View Full Version : Have the commodities bottomed?

02-05-09, 04:47 AM
Grain prices have been climbing for the past few weeks. Most of the industrial metals have stabilized. Silver has seemed to turned the corner. Gold is still rising. Have the speculators ran away and are we now at the bottom? I'm uncomfortable keeping assets in dollars and us treasuries so thinking this may be a good time to jump in. Droughts in Argentina, China, Chile, and CA will likely destroy grains supply. What do you guys think?

02-05-09, 10:20 AM
Baltic Dry Index is gaining again:


The Baltic Dry Index, the benchmark for freight costs for dry bulk commodities such as iron ore, coal and iron, extended its strong run on Thursday, taking its gains over two sessions to almost 30 per cent on signs of a recovery in the raw materials trade, particularly to China.

The London-based index rose on Thursday 14 per cent to 1,498 points, the highest level in 3½ months. The index is still well below last year’s all-time high of 11,793 points, but has recovered 125.9 per cent from its December 22-year low of 663 points.

The index jumped 14.6 per cent on Wednesday, the largest daily increase in almost 25 years.

02-05-09, 05:13 PM
All-industry PMI posts second straight gain (https://mm.jpmorgan.com/servlet/OpenPubServlet?skey=TU1SQy00OTA1OTUtMSw0MjAsT1ZFUl ZJRVdfRkVFRAA%3D&Name=MMRC-490595-1.pdf)

JPMorgan’s global all-industry PMI output index rose a solid 3 points to 40.3 in January. The increase was paced by gains in both sectors of the survey, with the manufacturing output index rising 1.3 points to 30.6 and the services output index rising 3.4 points to 43.0. Encouragingly, the increase in the all-industry output index was accompanied by a similar 2.5 point gain in new orders. The PMI employment index slipped 0.3 points, however.

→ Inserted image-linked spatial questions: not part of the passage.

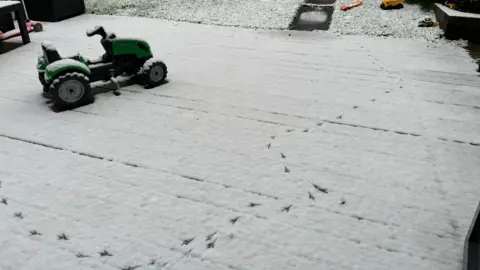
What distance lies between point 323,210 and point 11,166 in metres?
1.71

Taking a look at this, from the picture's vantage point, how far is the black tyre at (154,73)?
325 cm

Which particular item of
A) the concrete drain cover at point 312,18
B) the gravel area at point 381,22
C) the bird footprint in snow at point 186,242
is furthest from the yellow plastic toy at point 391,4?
the bird footprint in snow at point 186,242

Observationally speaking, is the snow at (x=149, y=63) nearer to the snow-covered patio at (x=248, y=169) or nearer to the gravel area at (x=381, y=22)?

The global PMI is sending a message that the pace of decline in global manufacturing and GDP either is bottoming near the 4Q08 rate or possibly easing somewhat in the current quarter. Back-to-back gains have lifted the PMI output index to 1.6 points above the 4Q average. If the current level holds in February and March, this would not necessarily indicate much change in the underlying pace of activity. On the other hand, if the PMI continues to move higher, then the odds are that 1Q09 will turn out to be a better quarter than 4Q08—i.e., activity would contract less rapidly. Key to this outcome is the next step in the new orders index. The orders index is a leading indicator of PMI output which, in turn, correlates well with actual economic activity. At this juncture, the PMI orders index is signaling a very rapid rate of decline in demand, and this is weighing heavily on production. In addition, companies appear to have sustained a rise in their inventory/sales ratios in 4Q, which is not surprising in the context of a negative demand shock. Even if the contraction in demand is waning somewhat, businesses probably intend to cut output at an aggressive pace for a few months in order to align inventory with sales.

02-06-09, 09:02 AM
CRB index deflated by US treasuries - time to reallocate, or dead cat bounce?


02-06-09, 10:01 AM
Every base metal spot price is below MOST of its cost of production, i.e. very few mines can operate profitably at these prices.

If you think credit can totally collapse and the world freeze, then there's more downside. Otherwise, yea, we've bottomed.

02-07-09, 03:18 PM
Well, I'm agnostic - and one first principle of investing is never buy the first bottom.

To my eye the chart shows a weak bounce after a major decline, which will probably soon be followed by a retest of the bottom, so no real hurry I think.

From a funnymental point of view - yes, things can get worse, even much worse, and costs can go lower, even much lower.

The joker is the potential of manic CB moneyprinting, but if that is to be the main driver of a coming inflation, I would prefer the gold to basic materials.